2. Materials and Methods

Deep learning models need training data to learn how to use image pixel values to convert to the target output [41]. Hence, the input to the training procedure is a set of bird-scene images and the bounding boxes enclosing the birds inside. The output is a deep neural network trained by optimizing various parameters that minimize the loss function between the network’s output and the corresponding training bounding boxes. After the training phase is complete, the neural network is fixed and ready to blindly predict the birds’ locations and sizes in new input images that are not necessarily from the same scenes that the network has been trained on. Finally, we use this predictive power to map local birds’ diversity distribution. An overview of our approach is shown in Figure 1. The rest of this section is organized in the same processing order.

2.1. Data Collection

We have photographed 3436 natural bird scenes for the purpose of researching a comprehensive bird data collection that contains a large number of species with high within-species and low between-species variance. All photos also hold GPS coordinates as metadata. The full photo collection [50] can be downloaded from the Kaggle data repository https://www.kaggle.com/dsv/1193435. There can be from several to thousands of birds per photo summing up to more than 110,000 birds in all photos. The photos were taken at 21 different observation points (OPs) in 12 different cities in Turkey where the majority are migration bottlenecks (i.e., Tekirdağ–Kıyıköy (OP1), Vize (OP2), Balabanlı (OP3), Yalova–Çakıl (OP4), Armutlu (OP11), Afyonkarahisar–Dinar(OP6), Ankara–Sırçasaray barrage OP(21), İstanbul–İstanbul garbage dump (OP7), Çataltepe (OP16), Ömerli wind energy power plant (OP19), Balıkesir–Marmara Island (OP8), Keltepe (OP18), Poyraz Lake (OP20), Çanakkale–Gelibolu-Saros (OP9), Bursa–Harmanlık (OP10), Hatay–Belen (OP13), Şenköy (OP14), Atik (OP15), Mersin–Mut (OP5), Sivas–Kangal-Mağara (OP12), Kırşehir–Geycek (OP17) and at arbitrary times in Spring and Autumn seasons during 10 years period from 2010 to 2019 using ground-based methods. The properties of the camera mostly used in this study are given in Table 1.
Photos have been captured at different resolutions and from different viewpoints. In case it was impossible to photograph all birds in an area with a single shot, multiple photos were taken to span the entire flock of birds while keeping as little overlap as possible across those photos. There exist different backgrounds depending on observation environments, such as the vicinity of water surfaces, beaches, forests and farmlands, hosting various bird habitats, bird activities (e.g., flying birds lead to flat sky backgrounds) and weather conditions. Bird poses may also differ according to lateral or frontal directions and actions such as flying, standing straight and bending.
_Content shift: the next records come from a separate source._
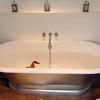 Thumbnail bath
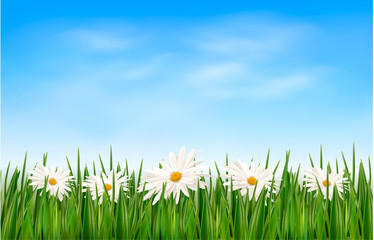 Wall Mural - Nature background with green grass and flowers and blue sky. Vec
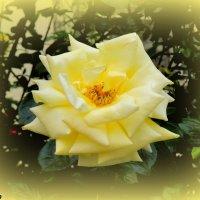 Жёлтая роза :: Нина Бутко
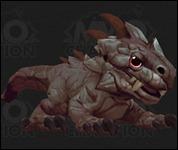 BabyKomodoDragon001.jpg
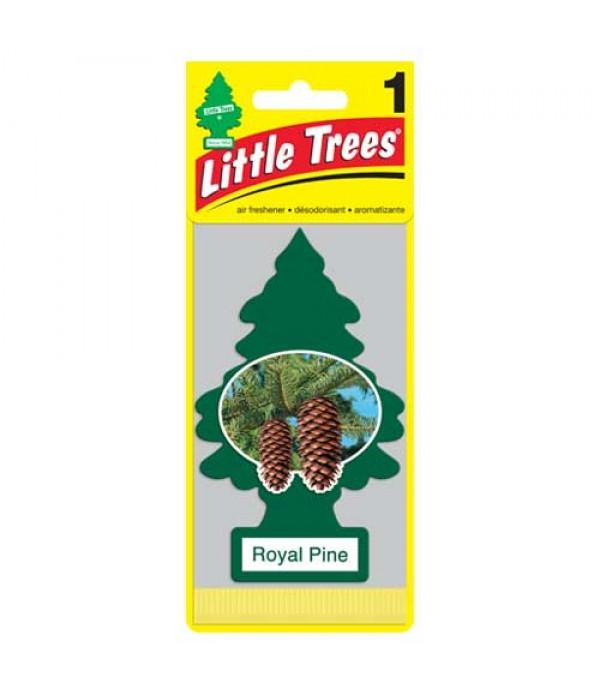 LITTLE TREE  ROYAL PINE 24 PACK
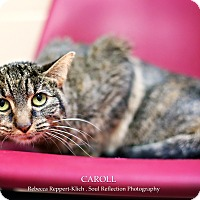 Domestic Shorthair Cat for adoption in Appleton, Wisconsin - Caroll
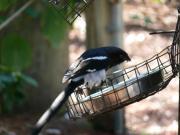 Magpie Shrike (Urolestes melanoleucus) by Lee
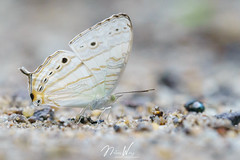 Cyrestis cocles earli (Marbled Map) 八目絲蛺蝶 (Nelson Wong Wildlife) Tags: cyrestiscoclesearli marbledmap 八目絲蛺蝶 cyrestiscocles nymph lepidoptera butterfly animal insect wildlife nature malaysia sony a7 tamron 180mm macro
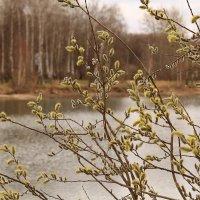 Ивушка над озером :: Татьяна Ломтева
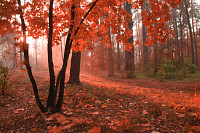 Misty autumn forest with red foliage on the trees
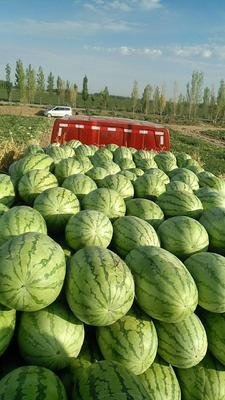 新疆维吾尔自治区昌吉回族自治州昌吉市金城5号西瓜 10斤打底 9成熟 1茬 有籽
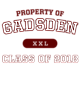 Gadsden Sport-Tek Youth Posi-UV Pro Tee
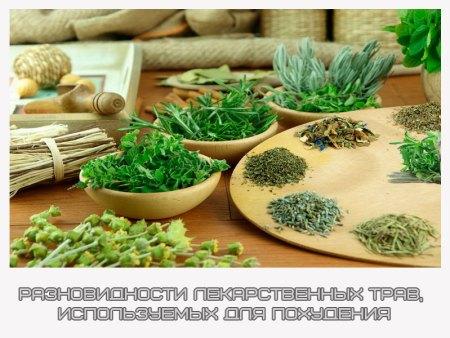 травы для похудения сжигающие жир фото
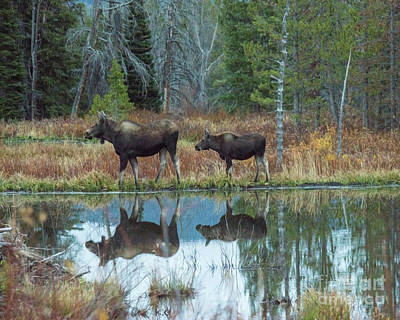 Mother And Baby Moose Reflection Poster
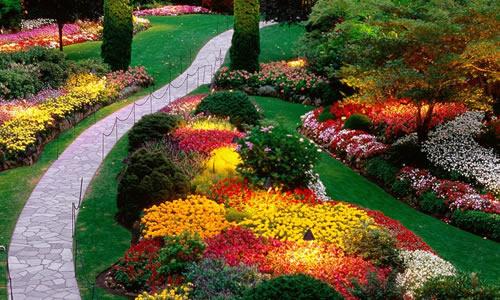 Landscape design tampa fl arbor tree care for Landscape design tampa
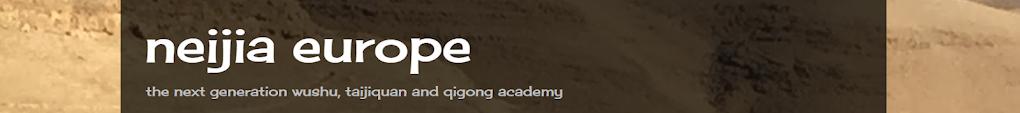 Wushu Academy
Example images from our bird scene photo collection are shown in Figure 2a. Moreover, each bird might be belonging to one of the following 38 identified species under 11 different orders as shown in Figure 2b.

2.2. Automated Bird Detection

Having photos containing bird populations as well as their location and time-stamp information at hand, our goal is to examine different machine learning methodologies for detecting birds in these photos. Here, we provide an overview of how deep neural networks can be used to detect every bird inside an image. Examples of similar techniques have been for detection of marine birds from videos [51], tracking of Serengeti wild animals in camera-trap images [52], detection of wild birds using UAV imagery [53], detection of Interior Least Tern in uncontrolled outdoor videos [54]. A deep neural network represents a relatively complex hypothesis function that maps features (e.g., image pixels) to the desired output (e.g., pixel class labels for classification, bounding boxes for detection) by computations in multiple layers. A network takes an input image as its input layer (i.e., each pixel is a neuron) and passes information from one neural network layer to the next until the last layer which corresponds to the hypothesis function output [41].
Deep neural networks can be made of several different types of layers, each of which is made up of a fixed number of artificial neurons that jointly act as input to the next layer neurons [55]. Typically, types of hidden layers (i.e., layers except the input and output layers) used for image analysis include (Figure 3)
  • convolutional layers each of which convolves the previous layer’s neuron outputs by different convolution filters (i.e., each filter is a linear combination of neighboring neurons inside a fixed-size window) and then apply a non-linear function,
  • max-pooling layers each of which outputs the maximum of input neuron values in each grid when the input neurons are partitioned into non-overlapping rectangular grids,
  • fully connected (FC) layers where each neuron’s output is computed as a non-linear function applied to a linear combination of outputs of all neurons in the previous layer.
Each convolutional layer produces feature maps as separate feature images based on the previous layer [56]. The last feature map is generally assumed to have relevant and meaningful information regarding the input object-of-interest. Pooling layers down-sample the previous layer keeping the most important pixels. Finally, fully connected layers produce the final hypothesis output. Image pixels form the input layer (i.e., convolutional layer) neurons and the output layer (i.e., a fully-connected layer) neurons are the desired values such as the location and the size of a bird. Given a set of training images with the true bounding boxes, learning the weight and bias parameters that are used in computing linear combinations at each layer are posed as a regression problem that is solved through a stochastic gradient-descent (SGD) based optimization algorithm called error back-propagation [55]. The training flow is illustrated in Figure 1. The goal is to find a set of network parameters that give a local minimum of an arbitrary loss function such as cross-entropy loss for binary outputs and mean-square error for continuous outputs. The loss function compares the output of the current network with the expected outcome. After initialization, the network parameters are updated in the reverse direction of the gradient of the loss function until the loss converges.
In our study, the so-called Faster R-CNN architecture [57]—a variant of CNN designed for generic object detection—was used to map image pixels to the corresponding output bounding boxes containing birds. Readers are referred to the original paper for more technical details.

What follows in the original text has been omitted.